By Colin Cooney
A recent survey from the University of Montana shows voters consider public lands and outdoor businesses to be more critical than ever to Montana’s economy and quality of life. According to the poll, 89 percent of people think public lands help our economy, up 7 percent from the 2018. The survey also showed support of our public lands across all political parties, genders and ages. To public land advocates in Montana, this comes as no surprise.
This poll shows not only the support for public lands and the economy they create, but also for specific federal land designations such as Wilderness Study Areas and Wilderness Areas designations. Of those polled, 75 percent want to increase or maintain protections for Wilderness Study Areas in Montana. These protections and designations have recently come under attack from anti-public land folks, and we have seen attempts to remove these protections. Just last year, two separate federal bills were introduced that would have removed 5 of the 7 Forest Service WSAs and all of the BLM WSAs in Montana.
Thanks to public outcry these bills were quickly beaten back, but it shows the threats to our public lands are still alive and well.

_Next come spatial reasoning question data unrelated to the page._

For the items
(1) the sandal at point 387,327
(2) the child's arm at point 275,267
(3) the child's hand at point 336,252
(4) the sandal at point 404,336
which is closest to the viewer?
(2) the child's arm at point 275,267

The effects of land management quite literally flow downhill. The 663,000 acres of designated WSA lands in Montana protect our public lands and access, as well as important fishing and hunting habitat. Trout Unlimited agrees that there is a need to resolve long-standing issues with WSAs and believes that the right path forward for determining the future management of these lands is to bring stakeholders together to work toward a collaborative, consensus solution. The support for the different collaborative projects in this poll proves that we are not alone in that belief.
The Montana Environmental Quality Council (EQC), an interim legislative committee, is currently considering Senate Joint Resolution 20 a study bill that instructs the EQC to study WSAs in Montana and provide management recommendations to our congressional delegation.
This poll only strengthens our message to the EQC, public lands are extremely important to Montanans and only by bringing diverse interests together can we strike the right balance of designations and uses for these important landscapes.